Step S30, if there are multiple target image blocks with characters and character directions in each of the image blocks, classifying and summarizing the character directions of each of the target image blocks, determining a target character direction based on a classification and summarization result of the classification and summarization, and taking the target character direction as a page direction of the target image.

When a plurality of target image blocks with characters and character directions exist in each image block through judgment, the character directions corresponding to each target image block are obtained, and the character directions are classified and collected, for example, the target image blocks corresponding to 0 degree are collected, the target image blocks corresponding to 90 degrees are collected, the target image blocks corresponding to 180 degrees are collected, the target image blocks corresponding to 270 degrees are collected, and it is determined which target image block corresponding to which character direction is the most, the character direction is taken as the target character direction, and if the target image block corresponding to 90 degrees is the most, the 90 degrees can be taken as the target character direction, that is, the page direction of the target image. In the present proposal, the target image is divided into a plurality of image blocks, and each image block is detected to determine whether a character is included, and if so, the character direction of the character is determined, and the character direction is classified and summarized to determine the page direction of the target image.

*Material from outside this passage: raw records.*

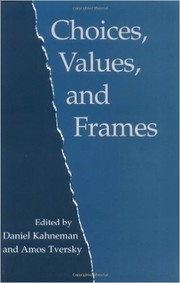 Cover of: Choices, Values, and Frames by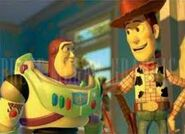 Woody and Buzz in Toy Story 2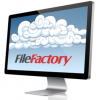FileFactory 730 Day Membership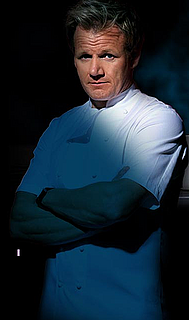 Kitchen Nightmares: Will You Be Watching?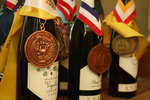 Finger Lakes Wines, winners
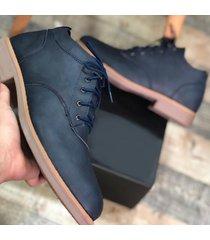 zapato oxford casual - azul marino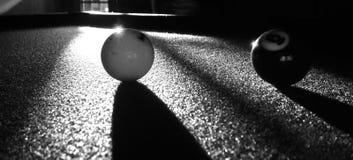Bolas de piscina clásicas fotos de archivo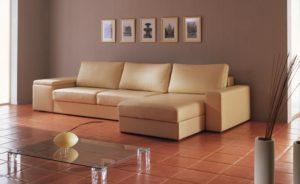 Все что вы хотели знать о диване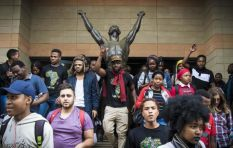 Wits students taking the legal route in their fight for free education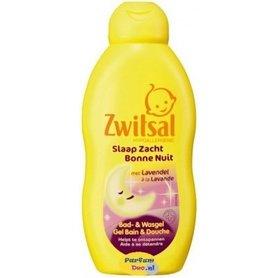 Zwitsal Bad & Wasgel Slaap Zacht Lavendel 200 ml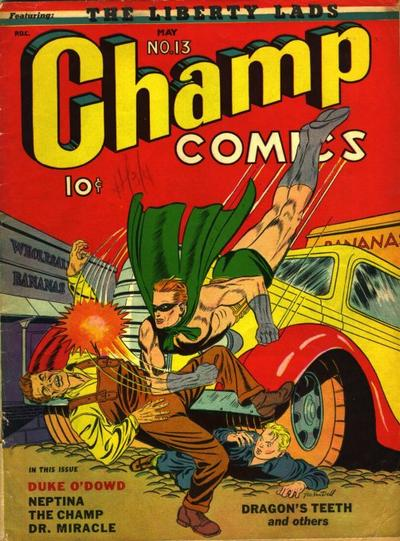 Cover for Champ Comics (Harvey, 1940 series) #13
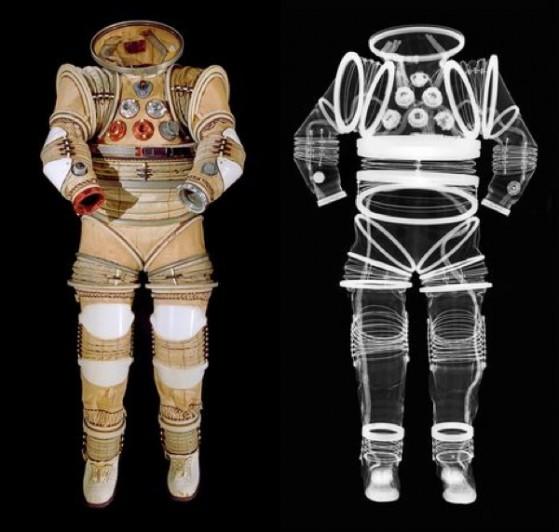 La storia delle tute degli astronauti in mostra allo Smithsonian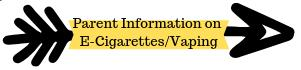 Parent Information on E-Cigarettes and Vaping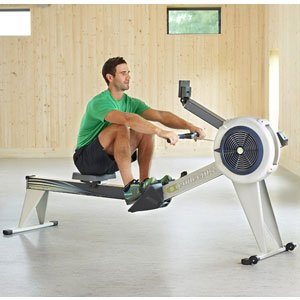 Concept2 Model E Rower with PM5
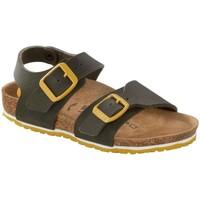 kengät Lapset Sandaalit ja avokkaat Birkenstock 1015754 Vihreä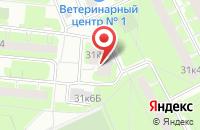 Схема проезда до компании Джентльменъ в Санкт-Петербурге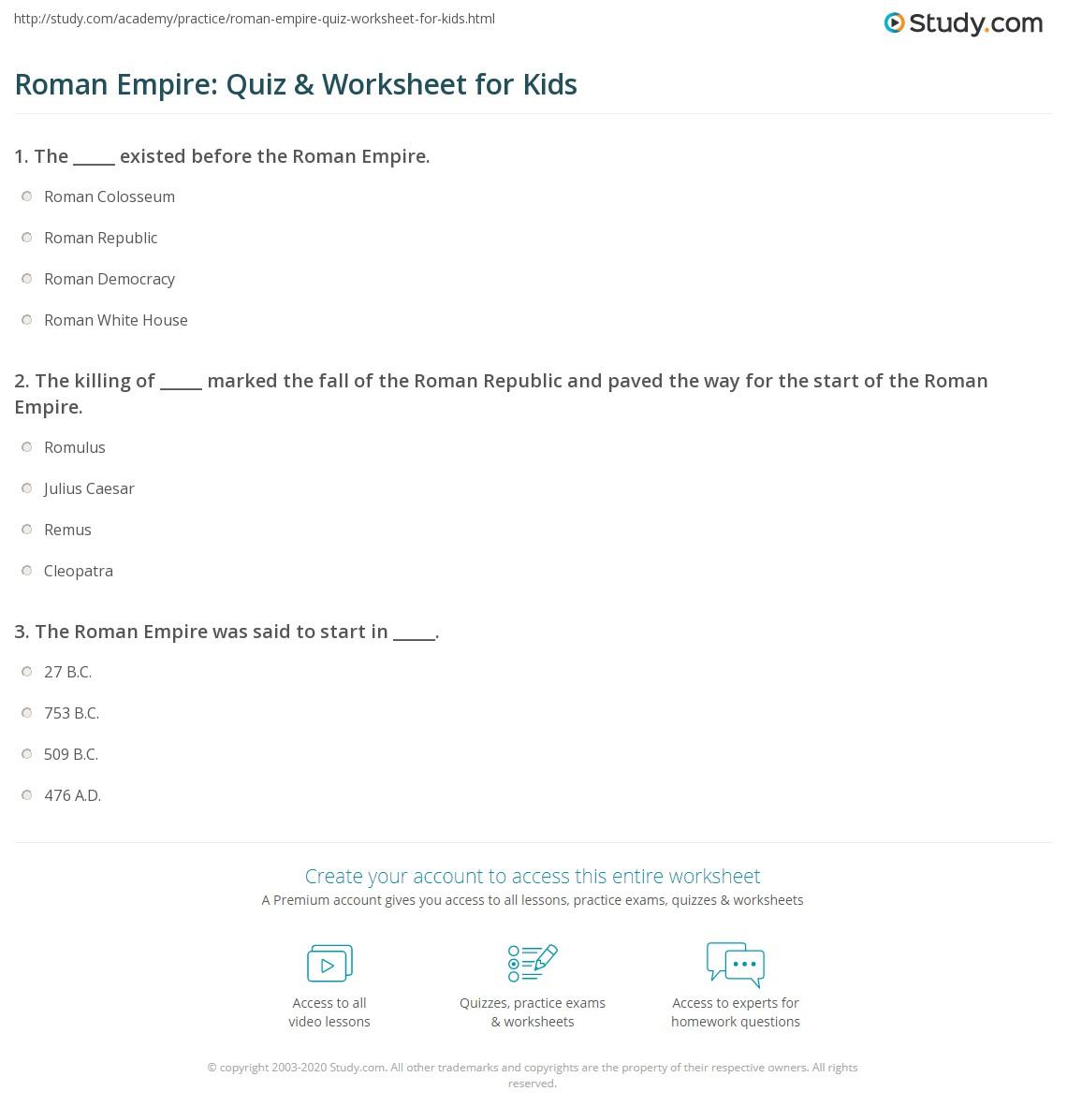 Rom N Empire Quiz W Ksheet Kids Study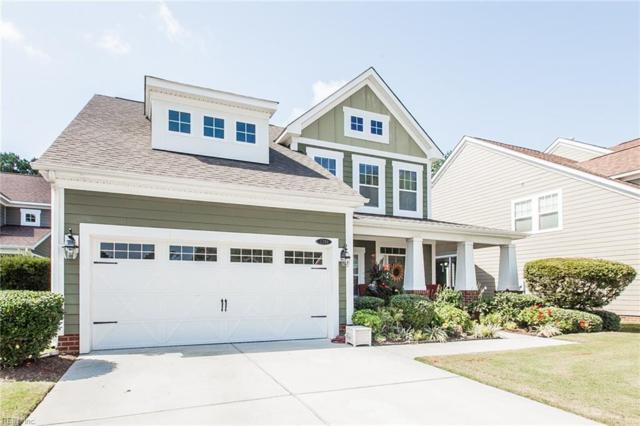 1281 Front St, Virginia Beach, VA 23455 (#10241637) :: Vasquez Real Estate Group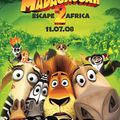 Madagascar 2 (1er Janvier 2010)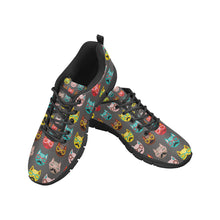 Load image into Gallery viewer, Cat Print Women's Breathable Sneakers
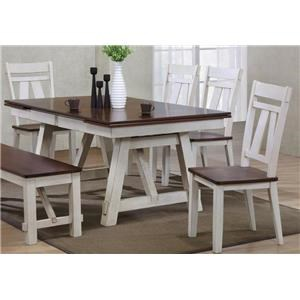 5 Pc Dining Group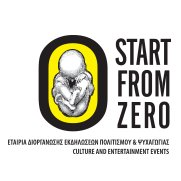 Start From Zero Productions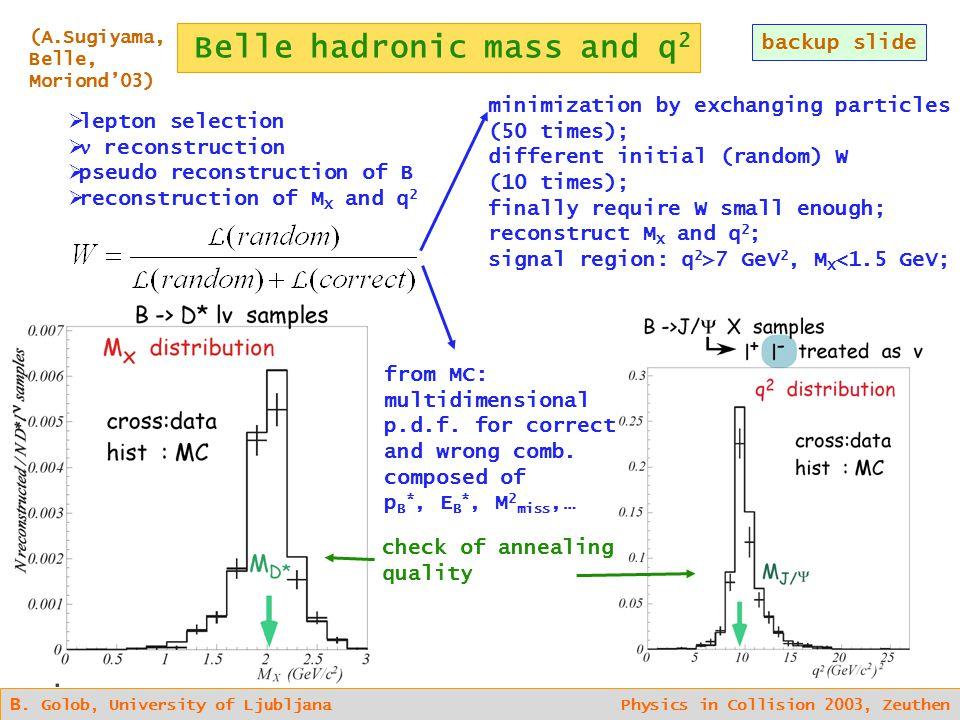 Belle hadronic mass and q 2 backup slide B.
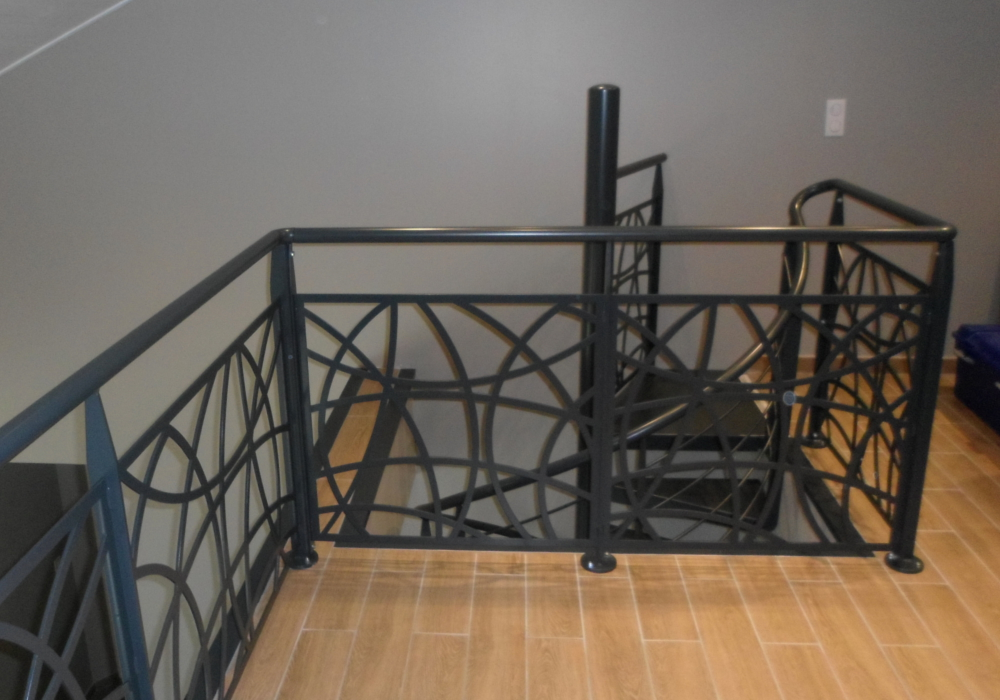 cctp garde corps acier galvanis id e inspirante pour la conception de la maison. Black Bedroom Furniture Sets. Home Design Ideas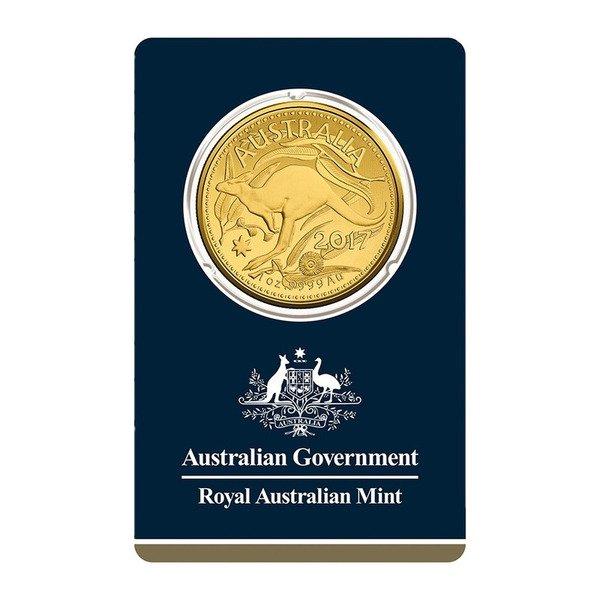 Royal Australian Mint 1 Ounce Gold Kangaroo 99.99% Pure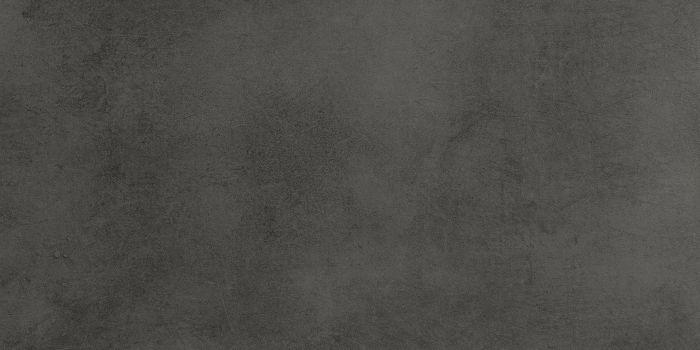 Seinälevy Maler ART SPA Luxor Dark 6,8 x 305 x 610 mm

In the embodiment, a target image to be subjected to image detection is determined, and the target image is divided according to a preset cutting mode to obtain a plurality of image blocks; training each image block based on a preset convolutional neural network model, and determining whether each image block has characters and a target image block in the character direction based on the training result of the training; if a plurality of target image blocks with characters and character directions exist in each image block, classifying and summarizing the character directions of each target image block, determining the target character direction based on the classified and summarized result, and taking the target character direction as the page direction of the target image. The target image is divided according to a preset cutting mode to obtain a plurality of image blocks, each image block is trained according to a convolutional neural network model to determine the target image block, the character directions of each target image block are classified and summarized, and the page direction of the target image is determined according to the classified and summarized result, so that the phenomenon that the page direction of the target image is estimated inaccurately in the prior art is avoided, and the accuracy of image page direction identification is improved.

Further, on the basis of the first embodiment of the present invention, a second embodiment of the page direction identification method of the present invention is provided, where this embodiment is step S20 of the first embodiment of the present invention, and the refinement of the step of determining whether each image block has characters and target image blocks in a character direction based on the training result of the training includes:

step a, traversing each image block based on the training result of the training, and acquiring the whole area of the traversed image block and the area occupied by the suspected character area in the traversed image block;

in this embodiment, when each image block is trained through the convolutional neural network model and a training result is obtained, each image block may be traversed according to the training result, and for the traversed image block, the whole area of the traversed image block and the area of a suspected character area in the traversed image block, that is, the area occupied by the suspected character area, are determined.

Step b, calculating a ratio value of the area occupied by the suspected character area to the whole area, and judging whether the ratio value is larger than a preset threshold value or not;

and after the overall area of the traversed image block and the area occupied by the suspected character area are obtained, calculating a ratio value of the area occupied by the suspected character area to the overall area, judging whether the ratio value is larger than a preset threshold value or not, and executing different operations based on different judgment results. The preset threshold may be any threshold set in advance by the user.

And c, if the ratio value is larger than a preset threshold value, determining that characters exist in the traversed image block, determining the character direction of the characters in the traversed image block according to the training result, and taking the traversed image block as a target image block.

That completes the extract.